> _MATERIALS PROVIDED_
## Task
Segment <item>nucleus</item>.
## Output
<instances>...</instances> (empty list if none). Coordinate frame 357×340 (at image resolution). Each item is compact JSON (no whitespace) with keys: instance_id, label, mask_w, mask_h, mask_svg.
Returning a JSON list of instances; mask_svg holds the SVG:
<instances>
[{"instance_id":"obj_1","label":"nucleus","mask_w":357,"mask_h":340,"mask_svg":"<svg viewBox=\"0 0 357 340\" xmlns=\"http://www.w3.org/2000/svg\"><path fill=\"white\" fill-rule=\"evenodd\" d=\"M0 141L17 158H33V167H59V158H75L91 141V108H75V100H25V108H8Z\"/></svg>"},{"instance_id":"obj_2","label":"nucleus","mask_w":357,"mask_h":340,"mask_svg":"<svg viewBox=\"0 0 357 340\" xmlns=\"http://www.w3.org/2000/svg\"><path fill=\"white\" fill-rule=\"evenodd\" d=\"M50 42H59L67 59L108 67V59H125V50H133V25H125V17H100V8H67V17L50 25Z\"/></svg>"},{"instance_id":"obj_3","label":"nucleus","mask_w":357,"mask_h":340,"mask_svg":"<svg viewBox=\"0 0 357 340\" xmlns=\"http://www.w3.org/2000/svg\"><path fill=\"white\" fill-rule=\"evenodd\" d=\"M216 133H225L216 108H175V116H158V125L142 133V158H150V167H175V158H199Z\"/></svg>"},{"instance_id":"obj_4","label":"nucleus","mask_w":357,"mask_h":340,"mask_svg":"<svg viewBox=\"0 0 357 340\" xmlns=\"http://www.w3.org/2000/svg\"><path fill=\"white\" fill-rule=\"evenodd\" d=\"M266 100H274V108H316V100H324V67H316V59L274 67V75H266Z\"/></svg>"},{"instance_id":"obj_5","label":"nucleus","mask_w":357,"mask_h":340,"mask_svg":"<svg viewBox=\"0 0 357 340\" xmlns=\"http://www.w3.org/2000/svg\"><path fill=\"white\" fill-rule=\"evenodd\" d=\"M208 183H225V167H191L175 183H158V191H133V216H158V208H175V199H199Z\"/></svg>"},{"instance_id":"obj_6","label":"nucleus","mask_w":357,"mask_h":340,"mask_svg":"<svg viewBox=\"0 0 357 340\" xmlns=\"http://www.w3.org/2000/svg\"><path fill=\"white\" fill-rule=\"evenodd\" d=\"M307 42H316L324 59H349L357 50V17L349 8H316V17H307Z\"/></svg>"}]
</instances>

> _EXERCISE DIRECTIONS_
Arrange the lines above as a Markdown table with the columns Number and Record line, one row for each line in order, leaving out any blank lines.

> _ANSWER TO THE EXERCISE_
| Number | Record line |
|---|---|
| 1 | ## Task |
| 2 | Segment <item>nucleus</item>. |
| 3 | ## Output |
| 4 | <instances>...</instances> (empty list if none). Coordinate frame 357×340 (at image resolution). Each item is compact JSON (no whitespace) with keys: instance_id, label, mask_w, mask_h, mask_svg. |
| 5 | Returning a JSON list of instances; mask_svg holds the SVG: |
| 6 | <instances> |
| 7 | [{"instance_id":"obj_1","label":"nucleus","mask_w":357,"mask_h":340,"mask_svg":"<svg viewBox=\"0 0 357 340\" xmlns=\"http://www.w3.org/2000/svg\"><path fill=\"white\" fill-rule=\"evenodd\" d=\"M0 141L17 158H33V167H59V158H75L91 141V108H75V100H25V108H8Z\"/></svg>"},{"instance_id":"obj_2","label":"nucleus","mask_w":357,"mask_h":340,"mask_svg":"<svg viewBox=\"0 0 357 340\" xmlns=\"http://www.w3.org/2000/svg\"><path fill=\"white\" fill-rule=\"evenodd\" d=\"M50 42H59L67 59L108 67V59H125V50H133V25H125V17H100V8H67V17L50 25Z\"/></svg>"},{"instance_id":"obj_3","label":"nucleus","mask_w":357,"mask_h":340,"mask_svg":"<svg viewBox=\"0 0 357 340\" xmlns=\"http://www.w3.org/2000/svg\"><path fill=\"white\" fill-rule=\"evenodd\" d=\"M216 133H225L216 108H175V116H158V125L142 133V158H150V167H175V158H199Z\"/></svg>"},{"instance_id":"obj_4","label":"nucleus","mask_w":357,"mask_h":340,"mask_svg":"<svg viewBox=\"0 0 357 340\" xmlns=\"http://www.w3.org/2000/svg\"><path fill=\"white\" fill-rule=\"evenodd\" d=\"M266 100H274V108H316V100H324V67H316V59L274 67V75H266Z\"/></svg>"},{"instance_id":"obj_5","label":"nucleus","mask_w":357,"mask_h":340,"mask_svg":"<svg viewBox=\"0 0 357 340\" xmlns=\"http://www.w3.org/2000/svg\"><path fill=\"white\" fill-rule=\"evenodd\" d=\"M208 183H225V167H191L175 183H158V191H133V216H158V208H175V199H199Z\"/></svg>"},{"instance_id":"obj_6","label":"nucleus","mask_w":357,"mask_h":340,"mask_svg":"<svg viewBox=\"0 0 357 340\" xmlns=\"http://www.w3.org/2000/svg\"><path fill=\"white\" fill-rule=\"evenodd\" d=\"M307 42H316L324 59H349L357 50V17L349 8H316V17H307Z\"/></svg>"}] |
| 8 | </instances> |